Not Boring by Packy McCormick - Weekly Dose of Optimism #132
Weekly Dose of Optimism #132Curing Blindness, Genetic Womb Treatment, Evo 2, AI co-scientist, Topological Qubits, RobotsHi friends 👋, Happy Friday and welcome back to our 132nd Weekly Dose of Optimism. This isn’t a Chocolate Factory, but all this Gene stuff is about to get a lot Wilder. If that makes zero sense to you now, keep reading.¹ Let’s get to it. Today’s Weekly Dose is brought to you by… CacheIs your financial future riding on just one or two stocks?Are you incurring huge tax bills when you sell your appreciated stocks, or holding too much in one or two stocks? The Cache Exchange Fund, benchmarked to the Nasdaq-100, is built to diversify your stocks while deferring taxes. Everyone from engineers to CEOs have turned to Cache to manage their concentrated stocks. New investors are onboarded bi-weekly, with the next fund closing on Feb 28th. Learn more about the Cache Exchange Fund. (1) Functionally blind man gets sight back after gene therapy Fergal Bowers for RTE via Irish Friend of the Dose Will O’Brien
Would you look at that! You know the world is becoming a better place when you have to use like the fifth best joke about a blind person regaining sight to intro a story because you’ve used the other top four jokes already to cover other stories about a blind person regaining sight. A functionally blind Irish man regained much of his vision after receiving Luxturna, a groundbreaking ocular gene therapy, at Mater University Hospital in Dublin. He had previously suffered from a rare inherited retinal dystrophy for over a decade but experienced significant improvement within weeks of treatment. The procedure involves injecting a modified virus carrying a functional copy of the faulty gene into the retina (which doesn’t sound super pleasant tbh), enabling cells to produce the missing enzyme needed for vision. Professor David Keegan, the lead surgeon, called this a major step in precision medicine, with a national registry now being developed to identify more patients. I can’t wait to see what happens next. (2) Rare genetic disorder treated in womb for the first time Smriti Mallapaty for Nature
More cool gene therapy stuff. For the first time, a fetus was successfully treated for spinal muscular atrophy (SMA), a severe genetic disorder that typically leads to fatal motor neuron degeneration in infancy. The child's mother took Risdiplam, a gene-modifying drug, during the final six weeks of pregnancy, and the child has continued treatment post-birth.
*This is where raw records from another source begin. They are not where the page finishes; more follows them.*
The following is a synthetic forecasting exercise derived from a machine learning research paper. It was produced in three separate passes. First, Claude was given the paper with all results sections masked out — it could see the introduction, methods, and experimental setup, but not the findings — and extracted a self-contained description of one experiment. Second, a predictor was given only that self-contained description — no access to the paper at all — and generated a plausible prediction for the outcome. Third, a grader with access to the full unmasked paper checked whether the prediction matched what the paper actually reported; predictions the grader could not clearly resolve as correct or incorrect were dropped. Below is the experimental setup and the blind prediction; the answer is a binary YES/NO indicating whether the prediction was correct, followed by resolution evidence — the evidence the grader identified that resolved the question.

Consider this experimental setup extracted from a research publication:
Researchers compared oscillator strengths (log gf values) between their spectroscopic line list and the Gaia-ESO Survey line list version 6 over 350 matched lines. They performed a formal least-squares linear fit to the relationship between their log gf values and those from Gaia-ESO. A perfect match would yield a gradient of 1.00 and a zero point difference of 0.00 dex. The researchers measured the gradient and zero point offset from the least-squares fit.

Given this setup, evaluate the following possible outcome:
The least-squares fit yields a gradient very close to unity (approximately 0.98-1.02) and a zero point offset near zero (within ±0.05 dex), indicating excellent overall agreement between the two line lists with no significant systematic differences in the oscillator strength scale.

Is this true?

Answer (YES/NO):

Now nearly three years old, the child shows no signs of the disease, which is unprecedented for cases this severe. Hell yeah! This breakthrough suggests that early, in-utero intervention could significantly improve outcomes for SMA, which remains a leading genetic cause of infant mortality. The idea originated from the parents (talk about being good parents!), who had lost a previous child to the disease, and the FDA approved the treatment for this one case (go…FDA?). This is a one-of-one case, but if replicated, this approach could shift how we treat diseases before birth. (3) Genome modeling and design across all domains of life with Evo 2 From Arc Institute
If you think curing blindness and rare genetic disorders in the womb with genetic therapy is crazy, then oh baby, you better strap the fuck in, because the next decade is going to be wild. Evo 2 is a new AI model from a team at the Arc Institute that learns the “language” of DNA, allowing it to predict the effect of mutations, design new sequences, and influence gene expression. The model is trained on 9.3 trillion DNA base pairs across all domains of life. It predicts whether mutations are harmful or benign without specific training on human disease data, outperforming specialized models and accurately handling noncoding mutations—suggesting it has internalized DNA’s fundamental principles. That’s right: Evo 2 has learned the core rules of DNA on its own, allowing it to predict genetic effects across all life forms without being specifically trained on human disease data. Evo 2 can create entire DNA sequences, like those for mitochondria and bacteria, in a way that looks natural. It can also control how genes are turned on or off by influencing DNA structure. As a test, researchers used it to encode Morse code into DNA, showing its potential for designing custom genetic systems. One more time for those in the back: like God and/or evolution, Evo 2 can create entire DNA sequences. Better yet, Evo 2 is fully open-source, making genome design more accessible and increasing the pace of innovation in bioengineering. In the future, we won’t just study biology, we’ll code it. (4) Accelerating scientific breakthroughs with an AI co-scientist Juraj Gottweis, Google Fellow, and Vivek Natarajan, Research Lead
If it wasn’t yet abundantly clear already, the pace of scientific research and discovery is about to absolutely take off. To that end, this week Google introduced AI co-scientist, a multi-agent system designed to assist researchers by generating novel hypotheses, research plans, and experimental protocols. This isn’t just a powerful LLM that churns through existing research and summarizes the literature. AI co-scientist mimics the scientific method, using specialized agents to iteratively refine ideas and improve output quality, allowing it to generate novel research ideas. It operates like a scientist: self-critique, ranking, feedback loops. And not just any scientist, a successful scientist. So far, early testing has shown promising results in biomedical research, things like drug repurposing and disease targeting discovery. It has also demonstrated the ability to rediscover novel mechanisms in antimicrobial resistance, validating its potential as a scientific collaborator. Meaning, AI co-scientist came to a similar conclusion as human researchers, but without exposure to their unpublished work. It scientific method-ed its way to the same conclusion. If AGI looks something like automated expert level and breakthrough research, then boy, AGI feels closer and closer. What a great time to be a human. (5) Interferometric single-shot parity measurement in InAs–Al hybrid devices From Microsoft Azure Quantum (explain in NYT here)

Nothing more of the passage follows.